▶ Given exercise:
In the material below, reproduce verbatim the lines from the one containing "Produce the correct order of" through the one containing "the player's face at point (99, 63) <", with both of those lines included.

▶ Records from a spatial question set:
* START *
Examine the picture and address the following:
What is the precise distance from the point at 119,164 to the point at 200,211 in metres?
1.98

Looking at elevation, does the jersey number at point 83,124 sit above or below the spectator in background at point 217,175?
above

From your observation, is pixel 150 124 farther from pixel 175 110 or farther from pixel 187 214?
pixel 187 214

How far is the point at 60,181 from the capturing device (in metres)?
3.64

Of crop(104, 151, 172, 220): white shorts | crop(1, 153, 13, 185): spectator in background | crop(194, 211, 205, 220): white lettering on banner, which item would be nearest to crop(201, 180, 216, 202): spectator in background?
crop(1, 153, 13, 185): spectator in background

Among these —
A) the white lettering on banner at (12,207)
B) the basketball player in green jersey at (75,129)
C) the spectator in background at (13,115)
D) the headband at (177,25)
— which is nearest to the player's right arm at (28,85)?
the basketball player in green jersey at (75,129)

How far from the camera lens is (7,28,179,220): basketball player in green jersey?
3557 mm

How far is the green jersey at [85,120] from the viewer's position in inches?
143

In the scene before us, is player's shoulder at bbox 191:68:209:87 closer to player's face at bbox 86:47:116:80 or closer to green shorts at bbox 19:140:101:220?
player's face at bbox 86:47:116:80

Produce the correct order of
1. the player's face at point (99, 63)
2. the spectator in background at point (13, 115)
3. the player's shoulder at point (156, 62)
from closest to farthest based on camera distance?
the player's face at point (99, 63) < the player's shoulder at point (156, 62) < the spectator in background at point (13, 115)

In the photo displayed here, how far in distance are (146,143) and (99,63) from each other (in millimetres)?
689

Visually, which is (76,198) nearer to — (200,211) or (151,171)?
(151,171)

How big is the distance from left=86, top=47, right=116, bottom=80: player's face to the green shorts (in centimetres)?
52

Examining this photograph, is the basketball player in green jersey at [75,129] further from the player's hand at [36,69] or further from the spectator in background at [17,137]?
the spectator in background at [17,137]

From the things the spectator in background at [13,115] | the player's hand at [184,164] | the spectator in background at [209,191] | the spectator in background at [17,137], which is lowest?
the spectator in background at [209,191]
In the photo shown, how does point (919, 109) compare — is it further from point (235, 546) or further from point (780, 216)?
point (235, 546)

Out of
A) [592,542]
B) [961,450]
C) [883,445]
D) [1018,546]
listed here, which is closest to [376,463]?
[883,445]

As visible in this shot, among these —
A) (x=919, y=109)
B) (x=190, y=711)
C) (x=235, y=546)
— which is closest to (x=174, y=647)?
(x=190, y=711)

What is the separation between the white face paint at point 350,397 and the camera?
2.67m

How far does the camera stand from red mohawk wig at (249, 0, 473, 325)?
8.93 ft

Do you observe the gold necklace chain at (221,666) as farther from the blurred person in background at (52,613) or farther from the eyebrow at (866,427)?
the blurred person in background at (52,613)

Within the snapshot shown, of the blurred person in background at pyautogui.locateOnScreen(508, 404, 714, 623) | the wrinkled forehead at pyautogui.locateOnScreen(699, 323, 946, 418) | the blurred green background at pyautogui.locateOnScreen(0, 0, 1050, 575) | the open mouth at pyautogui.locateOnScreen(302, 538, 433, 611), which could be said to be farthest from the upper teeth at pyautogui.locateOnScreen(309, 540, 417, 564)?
* END *
▶ The completed task:
Produce the correct order of
1. the player's face at point (99, 63)
2. the spectator in background at point (13, 115)
3. the player's shoulder at point (156, 62)
from closest to farthest based on camera distance?
the player's face at point (99, 63) < the player's shoulder at point (156, 62) < the spectator in background at point (13, 115)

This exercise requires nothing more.